Mondial-2022: L'Allemagne orpheline de ses grands buteurs

Reuters

Au pays de Gerd Müller, Horst Hrubesch, Rudi Völler ou Jürgen Klinsmann, on n'a longtemps pas pu imaginer le football sans un "numéro 9" classique, posté devant le but pour convertir les dominations en victoires. Certes, les débuts de Flick comme sélectionneur en septembre ont été convaincants: trois matches, trois victoires, douze buts marqués, aucun encaissé. Mais les adversaires étaient le Liechtenstein, l'Arménie et l'Islande. Et la Mannschaft a autant brillé par ses occasions manquées que par sa supériorité intrinsèque.

Force est de constater que, depuis le titre mondial de 2014, l'Allemagne n'a vu émerger aucun "bombardier de la Nation" (le surnom de Gerd Müller dans les années 1970). Timo Werner, que l'on imaginait dans ce rôle lors de ses débuts à Leipzig, n'a pas complètement confirmé: son compteur affiche 19 buts en 45 sélections. La saison dernière, les six meilleurs buteurs de la Bundesliga étaient des étrangers. Le premier Allemand, Lars Stindl (Mönchengladbach), n'a marqué que 14 buts, très loin des Lewandowski (41), André Silva (28) ou Erling Haaland (27).

"Regard sur la balle" 

L'ancien sélectionneur Joachim Löw, pour parer à l'urgence, avait rappelé Klose (71 buts, recordman en sélection allemande) dans son staff pour lui confier l'entraînement des attaquants. Sans succès visible. Flick, lui, veut s'attaquer au problème bien en amont: "Il s'agit d'un devoir collectif de l'ensemble du football allemand et de sa fabrique de talents", dit-il. Depuis quelques années, la Fédération allemande a lancé un "projet buteurs". A l'entraînement dans les équipes de jeunes, on travaille spécifiquement les frappes dans la zone des dix mètres, en apprenant à fixer le regard sur la balle, et non sur le but, à l'instar des Lewandowski, Haaland et autres grands canonniers.

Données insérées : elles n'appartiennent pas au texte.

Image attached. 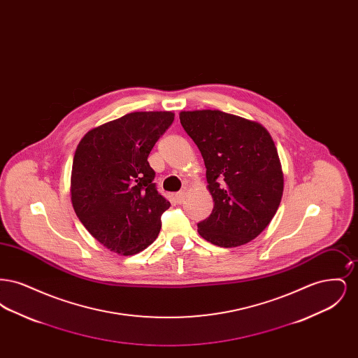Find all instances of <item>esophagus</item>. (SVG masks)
<instances>
[{"instance_id":"obj_1","label":"esophagus","mask_w":358,"mask_h":358,"mask_svg":"<svg viewBox=\"0 0 358 358\" xmlns=\"http://www.w3.org/2000/svg\"><path fill=\"white\" fill-rule=\"evenodd\" d=\"M174 197H176V203H177V204H182L184 200H185V192H180V193H177Z\"/></svg>"}]
</instances>
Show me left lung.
Segmentation results:
<instances>
[{"instance_id":"obj_1","label":"left lung","mask_w":358,"mask_h":358,"mask_svg":"<svg viewBox=\"0 0 358 358\" xmlns=\"http://www.w3.org/2000/svg\"><path fill=\"white\" fill-rule=\"evenodd\" d=\"M180 122L204 158L213 210L199 222L206 241L232 248L259 236L283 194L273 138L259 122L220 110L181 111Z\"/></svg>"}]
</instances>
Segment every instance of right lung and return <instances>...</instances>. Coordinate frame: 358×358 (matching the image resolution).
<instances>
[{"label": "right lung", "mask_w": 358, "mask_h": 358, "mask_svg": "<svg viewBox=\"0 0 358 358\" xmlns=\"http://www.w3.org/2000/svg\"><path fill=\"white\" fill-rule=\"evenodd\" d=\"M174 120L171 111H136L91 129L80 139L71 171V201L85 229L111 252L136 255L161 229L171 206L148 162Z\"/></svg>", "instance_id": "add662e5"}]
</instances>
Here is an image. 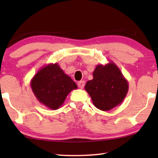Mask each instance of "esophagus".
Returning <instances> with one entry per match:
<instances>
[{
  "mask_svg": "<svg viewBox=\"0 0 158 158\" xmlns=\"http://www.w3.org/2000/svg\"><path fill=\"white\" fill-rule=\"evenodd\" d=\"M77 85H78V87L80 88H83L84 85H85V82L84 81H79L78 83H77Z\"/></svg>",
  "mask_w": 158,
  "mask_h": 158,
  "instance_id": "esophagus-1",
  "label": "esophagus"
}]
</instances>
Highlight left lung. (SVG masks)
Listing matches in <instances>:
<instances>
[{"instance_id": "1", "label": "left lung", "mask_w": 158, "mask_h": 158, "mask_svg": "<svg viewBox=\"0 0 158 158\" xmlns=\"http://www.w3.org/2000/svg\"><path fill=\"white\" fill-rule=\"evenodd\" d=\"M93 76V80L86 83L85 90L97 109L109 111L124 101L128 93L129 83L114 62L98 64Z\"/></svg>"}]
</instances>
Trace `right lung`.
I'll return each mask as SVG.
<instances>
[{
    "mask_svg": "<svg viewBox=\"0 0 158 158\" xmlns=\"http://www.w3.org/2000/svg\"><path fill=\"white\" fill-rule=\"evenodd\" d=\"M30 85L36 99L52 110L59 109L68 95L77 88L57 62L42 67L32 77Z\"/></svg>",
    "mask_w": 158,
    "mask_h": 158,
    "instance_id": "right-lung-1",
    "label": "right lung"
}]
</instances>
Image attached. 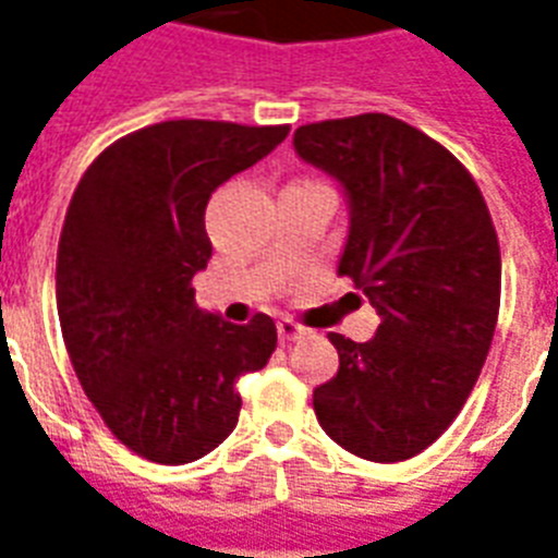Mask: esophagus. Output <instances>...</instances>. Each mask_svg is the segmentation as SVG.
Wrapping results in <instances>:
<instances>
[{"label":"esophagus","mask_w":558,"mask_h":558,"mask_svg":"<svg viewBox=\"0 0 558 558\" xmlns=\"http://www.w3.org/2000/svg\"><path fill=\"white\" fill-rule=\"evenodd\" d=\"M276 330H279V339H282V342H299V339H307V336L313 333L311 328H305V325H299V322L293 319H279Z\"/></svg>","instance_id":"esophagus-1"}]
</instances>
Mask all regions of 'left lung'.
<instances>
[{"label": "left lung", "instance_id": "left-lung-1", "mask_svg": "<svg viewBox=\"0 0 558 558\" xmlns=\"http://www.w3.org/2000/svg\"><path fill=\"white\" fill-rule=\"evenodd\" d=\"M293 145L344 185L351 236L339 276L379 313L371 342L328 336L339 373L313 390V411L353 456L404 462L453 425L494 342V219L448 147L388 113L302 124Z\"/></svg>", "mask_w": 558, "mask_h": 558}]
</instances>
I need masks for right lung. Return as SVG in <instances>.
Here are the masks:
<instances>
[{"mask_svg":"<svg viewBox=\"0 0 558 558\" xmlns=\"http://www.w3.org/2000/svg\"><path fill=\"white\" fill-rule=\"evenodd\" d=\"M290 124L170 119L96 156L64 214L57 311L82 390L147 462L185 464L239 422L236 379L268 365L276 325H230L193 302L214 245L210 193L288 136Z\"/></svg>","mask_w":558,"mask_h":558,"instance_id":"1","label":"right lung"}]
</instances>
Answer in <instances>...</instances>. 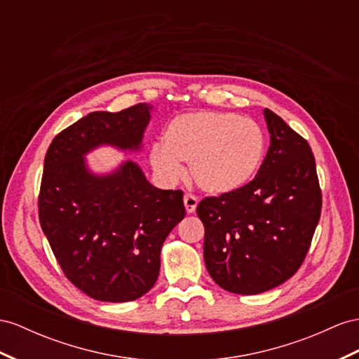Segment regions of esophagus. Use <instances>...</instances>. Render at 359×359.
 <instances>
[{"label":"esophagus","mask_w":359,"mask_h":359,"mask_svg":"<svg viewBox=\"0 0 359 359\" xmlns=\"http://www.w3.org/2000/svg\"><path fill=\"white\" fill-rule=\"evenodd\" d=\"M183 203H185L187 212H188V214H192V212H196L198 198H197L194 194H185V197H183Z\"/></svg>","instance_id":"1"}]
</instances>
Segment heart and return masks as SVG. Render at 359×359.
Returning a JSON list of instances; mask_svg holds the SVG:
<instances>
[{"label": "heart", "instance_id": "b5f03b06", "mask_svg": "<svg viewBox=\"0 0 359 359\" xmlns=\"http://www.w3.org/2000/svg\"><path fill=\"white\" fill-rule=\"evenodd\" d=\"M265 137L252 119L227 112H197L176 116L163 132V145H154L150 163L159 176L176 182L180 162L191 163L196 185L209 194L241 189L258 171Z\"/></svg>", "mask_w": 359, "mask_h": 359}]
</instances>
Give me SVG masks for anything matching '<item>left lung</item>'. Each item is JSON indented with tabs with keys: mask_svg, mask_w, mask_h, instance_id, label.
I'll use <instances>...</instances> for the list:
<instances>
[{
	"mask_svg": "<svg viewBox=\"0 0 359 359\" xmlns=\"http://www.w3.org/2000/svg\"><path fill=\"white\" fill-rule=\"evenodd\" d=\"M267 156L241 189L205 197V264L223 290L259 294L288 280L306 258L321 214L316 159L305 137L264 110Z\"/></svg>",
	"mask_w": 359,
	"mask_h": 359,
	"instance_id": "8db88e82",
	"label": "left lung"
}]
</instances>
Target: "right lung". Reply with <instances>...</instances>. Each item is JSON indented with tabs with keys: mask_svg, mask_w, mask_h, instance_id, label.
Masks as SVG:
<instances>
[{
	"mask_svg": "<svg viewBox=\"0 0 359 359\" xmlns=\"http://www.w3.org/2000/svg\"><path fill=\"white\" fill-rule=\"evenodd\" d=\"M150 109L90 112L56 135L45 154L41 227L68 280L95 300L130 302L150 291L165 238L185 217L183 191L154 188L136 163L109 176L85 165L101 144L140 149Z\"/></svg>",
	"mask_w": 359,
	"mask_h": 359,
	"instance_id": "obj_1",
	"label": "right lung"
}]
</instances>
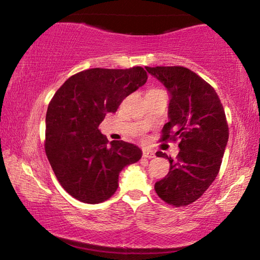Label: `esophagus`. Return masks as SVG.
I'll use <instances>...</instances> for the list:
<instances>
[{"instance_id":"1","label":"esophagus","mask_w":260,"mask_h":260,"mask_svg":"<svg viewBox=\"0 0 260 260\" xmlns=\"http://www.w3.org/2000/svg\"><path fill=\"white\" fill-rule=\"evenodd\" d=\"M142 156L144 158H152L153 157V152L151 150H149V149H144L143 152H142Z\"/></svg>"}]
</instances>
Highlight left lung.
Masks as SVG:
<instances>
[{
    "mask_svg": "<svg viewBox=\"0 0 260 260\" xmlns=\"http://www.w3.org/2000/svg\"><path fill=\"white\" fill-rule=\"evenodd\" d=\"M170 91V121L161 129L160 141H180L170 172L155 183L157 195L173 206L193 203L214 181L228 141L225 110L213 87L183 67L146 68Z\"/></svg>",
    "mask_w": 260,
    "mask_h": 260,
    "instance_id": "obj_1",
    "label": "left lung"
}]
</instances>
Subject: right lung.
<instances>
[{"label":"right lung","mask_w":260,"mask_h":260,"mask_svg":"<svg viewBox=\"0 0 260 260\" xmlns=\"http://www.w3.org/2000/svg\"><path fill=\"white\" fill-rule=\"evenodd\" d=\"M141 67L89 69L70 77L48 105L45 150L60 186L88 204L109 200L125 166L142 151L125 141L100 133L105 113L117 111L129 94L147 82Z\"/></svg>","instance_id":"right-lung-1"}]
</instances>
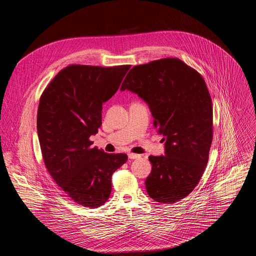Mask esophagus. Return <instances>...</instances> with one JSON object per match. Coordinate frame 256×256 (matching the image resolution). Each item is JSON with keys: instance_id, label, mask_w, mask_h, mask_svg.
I'll return each instance as SVG.
<instances>
[{"instance_id": "34e87169", "label": "esophagus", "mask_w": 256, "mask_h": 256, "mask_svg": "<svg viewBox=\"0 0 256 256\" xmlns=\"http://www.w3.org/2000/svg\"><path fill=\"white\" fill-rule=\"evenodd\" d=\"M128 156L130 159H138V158L140 157V155H138V154H134V153H128Z\"/></svg>"}]
</instances>
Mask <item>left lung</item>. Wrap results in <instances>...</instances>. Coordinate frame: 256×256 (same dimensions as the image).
Listing matches in <instances>:
<instances>
[{
    "label": "left lung",
    "mask_w": 256,
    "mask_h": 256,
    "mask_svg": "<svg viewBox=\"0 0 256 256\" xmlns=\"http://www.w3.org/2000/svg\"><path fill=\"white\" fill-rule=\"evenodd\" d=\"M149 105L154 126L163 134L165 156H150L148 194L160 204L186 198L200 182L212 140V98L198 72L179 58L134 66L120 87Z\"/></svg>",
    "instance_id": "left-lung-1"
}]
</instances>
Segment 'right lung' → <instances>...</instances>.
<instances>
[{
  "instance_id": "1",
  "label": "right lung",
  "mask_w": 256,
  "mask_h": 256,
  "mask_svg": "<svg viewBox=\"0 0 256 256\" xmlns=\"http://www.w3.org/2000/svg\"><path fill=\"white\" fill-rule=\"evenodd\" d=\"M130 66L70 64L40 96L38 134L46 167L56 184L78 204L102 206L112 192V173L126 154H107L89 138L102 124V104L110 99Z\"/></svg>"
}]
</instances>
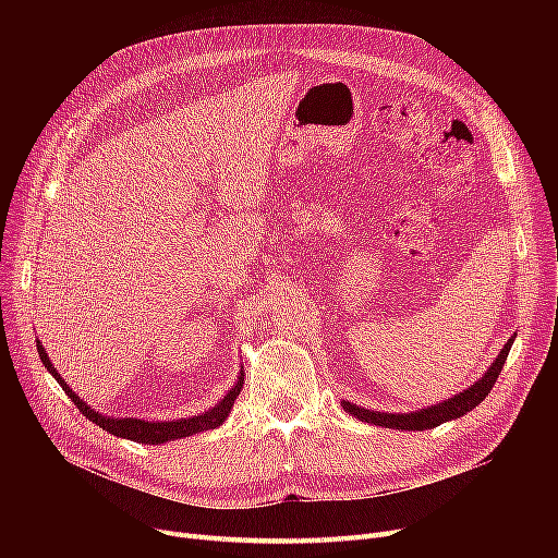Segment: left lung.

Selon Hrubesch, maître-buteur du grand Hambourg des années 1980, le problème vient d'abord des clubs: "Beaucoup d'équipes se focalisent plutôt sur les joueurs petits et agiles. Ce sont ces professionnels-là dont un entraîneur à besoin pour jouer le pressing et les transitions rapides, et du coup les grands attaquants ne sont pas favorisés". Et pourtant, "il faut de temps en temps un forceur de serrures", assure le colosse (1,88 m), champion d'Europe 1980 et finaliste de la coupe du monde 1982 avec l'Allemagne, devenu ensuite entraîneur.

"Tueur" 

"Devant, tu as besoin d'un tueur", renchérit un autre ancien international, Mario Gomez (31 buts en sélection), "mais quand on n'a pas d'avant-centre costaud, il faut trouver d'autres solutions, et c'est ce que fait Hansi Flick. Il s'appuie sur la polyvalence de ses joueurs". Serge Gnabry, Leroy Sané, lancés en profondeur ou au sortir d'un dribble, prouvent régulièrement qu'ils savent marquer des buts. Thomas Müller, dans son style inclassable de "faux neuf", a déjà scoré 39 fois en 106 sélections. Et la relève n'est pas loin: Jamal Musiala, la pépite de 18 ans du Bayern, le néo-international de Salzbourg Karim Adeyemi (19 ans, un but pour sa première sélection en septembre, auteur d'un doublé contre Lille récemment en Ligue des Champions), ou encore l'international Espoir de Wolfsburg Lukas Nmecha postulent tous pour les années à venir.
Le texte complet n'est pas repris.